- [What the task requires]: Count the lines in the records below that contain the string "distance", with case counting. Reply with the number only.

*** Supplied information ***

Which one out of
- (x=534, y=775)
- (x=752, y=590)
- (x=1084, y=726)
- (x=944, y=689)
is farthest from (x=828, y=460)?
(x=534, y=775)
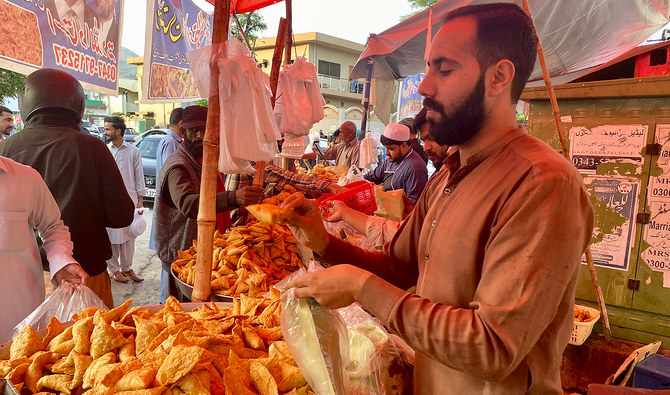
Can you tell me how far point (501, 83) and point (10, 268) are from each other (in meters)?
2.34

***
*** Supplied information ***

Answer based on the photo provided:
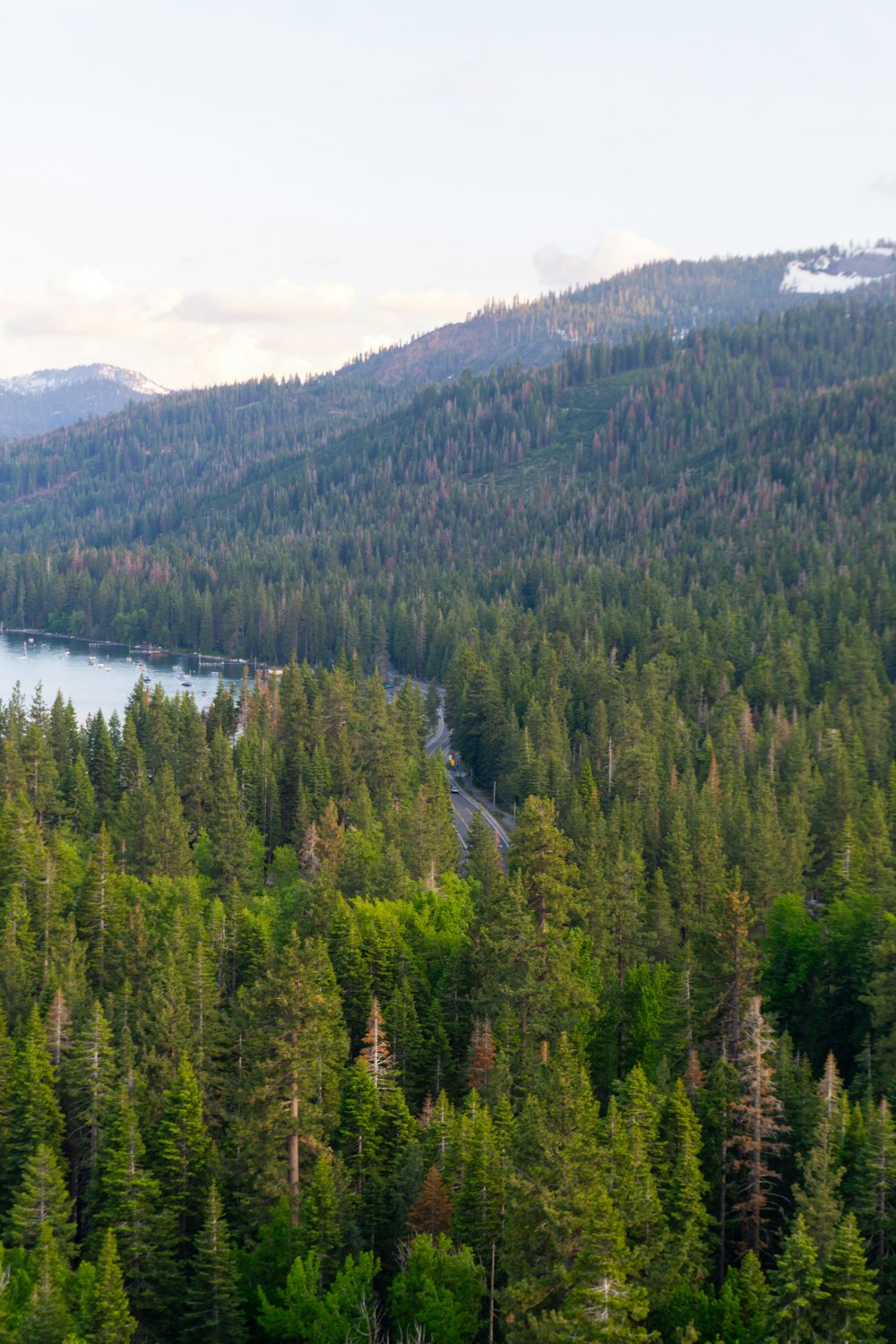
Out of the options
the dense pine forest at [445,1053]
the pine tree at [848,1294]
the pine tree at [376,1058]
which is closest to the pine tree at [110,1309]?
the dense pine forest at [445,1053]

***
*** Supplied information ***

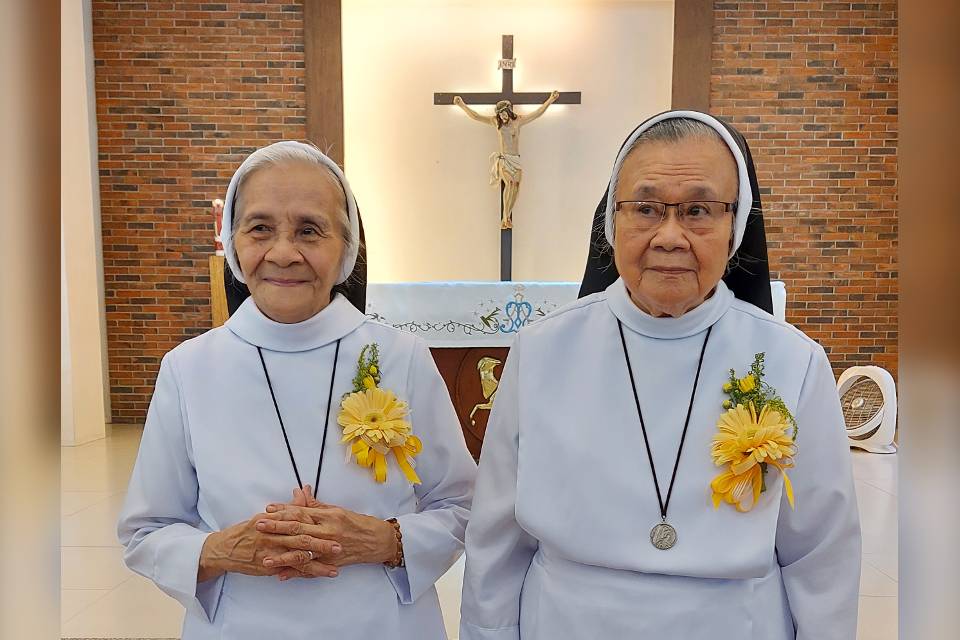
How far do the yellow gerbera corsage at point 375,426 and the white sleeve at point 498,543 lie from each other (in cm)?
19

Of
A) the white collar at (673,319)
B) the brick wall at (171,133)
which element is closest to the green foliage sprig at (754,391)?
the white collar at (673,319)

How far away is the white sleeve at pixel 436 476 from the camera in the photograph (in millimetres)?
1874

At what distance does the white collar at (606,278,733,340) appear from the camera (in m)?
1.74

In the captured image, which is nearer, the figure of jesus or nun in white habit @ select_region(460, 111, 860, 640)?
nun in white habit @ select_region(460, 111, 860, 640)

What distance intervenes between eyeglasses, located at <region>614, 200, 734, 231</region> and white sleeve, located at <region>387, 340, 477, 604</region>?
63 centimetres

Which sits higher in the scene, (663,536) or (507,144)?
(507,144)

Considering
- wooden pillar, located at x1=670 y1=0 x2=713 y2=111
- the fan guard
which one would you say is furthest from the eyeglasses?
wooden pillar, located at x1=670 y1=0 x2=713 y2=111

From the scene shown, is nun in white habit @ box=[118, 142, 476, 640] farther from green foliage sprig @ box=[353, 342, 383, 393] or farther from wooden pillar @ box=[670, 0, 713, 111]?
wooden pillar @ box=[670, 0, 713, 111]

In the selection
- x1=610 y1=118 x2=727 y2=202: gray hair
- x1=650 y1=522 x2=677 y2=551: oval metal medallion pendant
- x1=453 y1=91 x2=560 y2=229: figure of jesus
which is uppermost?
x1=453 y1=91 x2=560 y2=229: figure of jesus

***

- [The output]: 2